Hemen belirtilmelidir ki; burada bakım borçlusuna yapılan temlikin gerçek yönünün, eş söyleyişle miras bırakanın irade ve amacının duraksamaya yer bırakmayacak biçimde ortaya çıkarılması önemlidir. Bunun için de, miras bırakanın sözleşmeyi yapmakta haklı ve makul nedeninin bulunup bulunmadığı, bakım borçlusu ve diğer mirasçılarla ilişkileri, murisin yaşı, sağlık durumu, temlik edilen malın tüm mamelekine oranı gibi olgulardan yararlanılmasında zorunluluk vardır.
Diğer taraftan; evladın elverdiğince ebeveynine bakıp yardım etmesi ahlaki bir görev ise de, görev sınırının aşıldığı, ana babanın normal bakım ötesinde ihtimama muhtaç olduğu durumlarda evladın hizmetin karşılığında bir şey istemesi hukuka uygun düşeceğinden, böyle bir durumda temlikin ivazlı olduğu kabul edilmelidir.
Hukuk Genel Kurulu çoğunluğunca; somut olayda, yukarıda da değinildiği üzere Borçlar Kanunu'nun 511. ve takip eden maddelerinde öngörülen ölünceye kadar bakma akdi mevcuttur. Bu tür akitlerde, bakım alacaklısının mutlaka akit tarihinde bakıma muhtaç olması şart değildir. Diğer taraftan bakım borçlusunun temlik edenin oğlu olmasının, kendisine bakım koşuluyla temlik yapılmasına mani olmadığı gibi, aksine yasal bir düzenleme de bulunmamaktadır. Ayrıca, miras bırakanın ölümünden önceki son iki yılını felçli ve yatalak halde geçirdiği, davalı Enver'in gerek hastalık dönemi, gerekse sair zamanlarda bakım alacaklısının tüm ihtiyaç ve gereksinimlerini karşıladığı, miras bırakanın da sağlığında bakım koşulunun yerine getirilmediğine dair bir ihtaratı veya açtığı bir davanın bulunmadığı dosya kapsamıyla sabittir.
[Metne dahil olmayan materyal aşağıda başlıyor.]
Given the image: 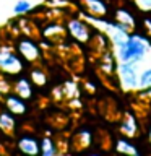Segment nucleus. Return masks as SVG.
Returning <instances> with one entry per match:
<instances>
[{"label": "nucleus", "mask_w": 151, "mask_h": 156, "mask_svg": "<svg viewBox=\"0 0 151 156\" xmlns=\"http://www.w3.org/2000/svg\"><path fill=\"white\" fill-rule=\"evenodd\" d=\"M151 49L149 39L143 34H128L120 46H117V58L120 62L140 63Z\"/></svg>", "instance_id": "nucleus-1"}, {"label": "nucleus", "mask_w": 151, "mask_h": 156, "mask_svg": "<svg viewBox=\"0 0 151 156\" xmlns=\"http://www.w3.org/2000/svg\"><path fill=\"white\" fill-rule=\"evenodd\" d=\"M31 8H33V5L29 3L28 0H18V2L15 3V7H13V12L16 15H23V13H28Z\"/></svg>", "instance_id": "nucleus-18"}, {"label": "nucleus", "mask_w": 151, "mask_h": 156, "mask_svg": "<svg viewBox=\"0 0 151 156\" xmlns=\"http://www.w3.org/2000/svg\"><path fill=\"white\" fill-rule=\"evenodd\" d=\"M86 7V12L94 15V16H106L107 15V3L104 0H81Z\"/></svg>", "instance_id": "nucleus-9"}, {"label": "nucleus", "mask_w": 151, "mask_h": 156, "mask_svg": "<svg viewBox=\"0 0 151 156\" xmlns=\"http://www.w3.org/2000/svg\"><path fill=\"white\" fill-rule=\"evenodd\" d=\"M15 127H16L15 115H13L10 111L3 109L2 112H0V130H3V132H7V133H10V132L15 130Z\"/></svg>", "instance_id": "nucleus-10"}, {"label": "nucleus", "mask_w": 151, "mask_h": 156, "mask_svg": "<svg viewBox=\"0 0 151 156\" xmlns=\"http://www.w3.org/2000/svg\"><path fill=\"white\" fill-rule=\"evenodd\" d=\"M120 130H122V133L127 135V136L136 135V132H138V124H136V119H135L133 115H127L125 120L122 122V125H120Z\"/></svg>", "instance_id": "nucleus-13"}, {"label": "nucleus", "mask_w": 151, "mask_h": 156, "mask_svg": "<svg viewBox=\"0 0 151 156\" xmlns=\"http://www.w3.org/2000/svg\"><path fill=\"white\" fill-rule=\"evenodd\" d=\"M13 90L18 96H21L23 99H31L34 94L33 90V81L26 76H18L13 83Z\"/></svg>", "instance_id": "nucleus-8"}, {"label": "nucleus", "mask_w": 151, "mask_h": 156, "mask_svg": "<svg viewBox=\"0 0 151 156\" xmlns=\"http://www.w3.org/2000/svg\"><path fill=\"white\" fill-rule=\"evenodd\" d=\"M115 21L122 24L125 29H130V28H135L136 26V21L133 18V15L127 10H117L115 12Z\"/></svg>", "instance_id": "nucleus-11"}, {"label": "nucleus", "mask_w": 151, "mask_h": 156, "mask_svg": "<svg viewBox=\"0 0 151 156\" xmlns=\"http://www.w3.org/2000/svg\"><path fill=\"white\" fill-rule=\"evenodd\" d=\"M16 52L26 62H34L41 57V51H39L37 44L34 41H31L29 37H21L16 42Z\"/></svg>", "instance_id": "nucleus-4"}, {"label": "nucleus", "mask_w": 151, "mask_h": 156, "mask_svg": "<svg viewBox=\"0 0 151 156\" xmlns=\"http://www.w3.org/2000/svg\"><path fill=\"white\" fill-rule=\"evenodd\" d=\"M18 148L21 153L24 154H39L41 153V146H39V140L36 138V136H33V135H23L21 138L18 140Z\"/></svg>", "instance_id": "nucleus-7"}, {"label": "nucleus", "mask_w": 151, "mask_h": 156, "mask_svg": "<svg viewBox=\"0 0 151 156\" xmlns=\"http://www.w3.org/2000/svg\"><path fill=\"white\" fill-rule=\"evenodd\" d=\"M31 81L34 83V85H37V86H44L47 83V76H46V73H44L41 68H33V72H31Z\"/></svg>", "instance_id": "nucleus-16"}, {"label": "nucleus", "mask_w": 151, "mask_h": 156, "mask_svg": "<svg viewBox=\"0 0 151 156\" xmlns=\"http://www.w3.org/2000/svg\"><path fill=\"white\" fill-rule=\"evenodd\" d=\"M67 31L73 39H76L80 42H88L93 36L90 26L86 23H83L81 20H70L67 24Z\"/></svg>", "instance_id": "nucleus-5"}, {"label": "nucleus", "mask_w": 151, "mask_h": 156, "mask_svg": "<svg viewBox=\"0 0 151 156\" xmlns=\"http://www.w3.org/2000/svg\"><path fill=\"white\" fill-rule=\"evenodd\" d=\"M39 146H41V154H44V156H54L58 151L57 143L52 138H49V136H46V138H42L39 141Z\"/></svg>", "instance_id": "nucleus-14"}, {"label": "nucleus", "mask_w": 151, "mask_h": 156, "mask_svg": "<svg viewBox=\"0 0 151 156\" xmlns=\"http://www.w3.org/2000/svg\"><path fill=\"white\" fill-rule=\"evenodd\" d=\"M136 3L143 10H151V0H136Z\"/></svg>", "instance_id": "nucleus-19"}, {"label": "nucleus", "mask_w": 151, "mask_h": 156, "mask_svg": "<svg viewBox=\"0 0 151 156\" xmlns=\"http://www.w3.org/2000/svg\"><path fill=\"white\" fill-rule=\"evenodd\" d=\"M120 83L125 90H136L138 88V63L120 62L117 65Z\"/></svg>", "instance_id": "nucleus-3"}, {"label": "nucleus", "mask_w": 151, "mask_h": 156, "mask_svg": "<svg viewBox=\"0 0 151 156\" xmlns=\"http://www.w3.org/2000/svg\"><path fill=\"white\" fill-rule=\"evenodd\" d=\"M148 138H149V141H151V124H149V127H148Z\"/></svg>", "instance_id": "nucleus-20"}, {"label": "nucleus", "mask_w": 151, "mask_h": 156, "mask_svg": "<svg viewBox=\"0 0 151 156\" xmlns=\"http://www.w3.org/2000/svg\"><path fill=\"white\" fill-rule=\"evenodd\" d=\"M5 109L10 111L13 115H24L28 111L26 106V99H23L21 96H18L16 93L8 94L5 98Z\"/></svg>", "instance_id": "nucleus-6"}, {"label": "nucleus", "mask_w": 151, "mask_h": 156, "mask_svg": "<svg viewBox=\"0 0 151 156\" xmlns=\"http://www.w3.org/2000/svg\"><path fill=\"white\" fill-rule=\"evenodd\" d=\"M102 70L107 72V73H114L117 70L115 55L112 52H104V58H102Z\"/></svg>", "instance_id": "nucleus-15"}, {"label": "nucleus", "mask_w": 151, "mask_h": 156, "mask_svg": "<svg viewBox=\"0 0 151 156\" xmlns=\"http://www.w3.org/2000/svg\"><path fill=\"white\" fill-rule=\"evenodd\" d=\"M23 68L24 63L16 51L7 46L0 47V70H3L8 75H18L19 72H23Z\"/></svg>", "instance_id": "nucleus-2"}, {"label": "nucleus", "mask_w": 151, "mask_h": 156, "mask_svg": "<svg viewBox=\"0 0 151 156\" xmlns=\"http://www.w3.org/2000/svg\"><path fill=\"white\" fill-rule=\"evenodd\" d=\"M115 150L119 153H125V154H140L138 148L127 138H117L115 140Z\"/></svg>", "instance_id": "nucleus-12"}, {"label": "nucleus", "mask_w": 151, "mask_h": 156, "mask_svg": "<svg viewBox=\"0 0 151 156\" xmlns=\"http://www.w3.org/2000/svg\"><path fill=\"white\" fill-rule=\"evenodd\" d=\"M151 86V67L149 68H145L143 72L138 75V88H148Z\"/></svg>", "instance_id": "nucleus-17"}]
</instances>
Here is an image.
Bu durumda murise davalı tarafından bakıldığının bir bakıma kabulü gerekir.
Diğer taraftan; kural olarak, tüm mal varlığının veya buna yakınının temlikinde muvazaadan söz edilebilir ise de, bakım alacaklısının kendisiyle ilgilenilmesi, ihtiyaçlarının kısmen ya da tamamen karşılanmasını teminen verilebileceği taşınmazları gözetildiğinde, davaya konu, üzerinde iki katlı bina bulunan ve birlikte kullanılan taşınmazlar dışındaki taşınmazların hisseli ve düşük değerli olması gözetildiğinde, davaya konu taşınmazları devretmesindeki amacının; bakılmak değil, muvazaa olduğu şeklindeki görüş, gerçekten tek taşınmazı olan veya taşınmazları arasında devre uygun bulunan taşınmazın diğer taşınmazlarından değerli olan kişilerin ölünceye kadar bakım akdi yapamayacakları sonucunu doğurur ki, bunun yasanın teminatı altındaki akit yapma serbestîsi ile bağdaşabileceği söylenemez. Kaldı ki, somut olayda murisin davacılardan mal kaçırmasını gerektiren bir olgunun ve sebebin varlığı da kanıtlanmış değildir.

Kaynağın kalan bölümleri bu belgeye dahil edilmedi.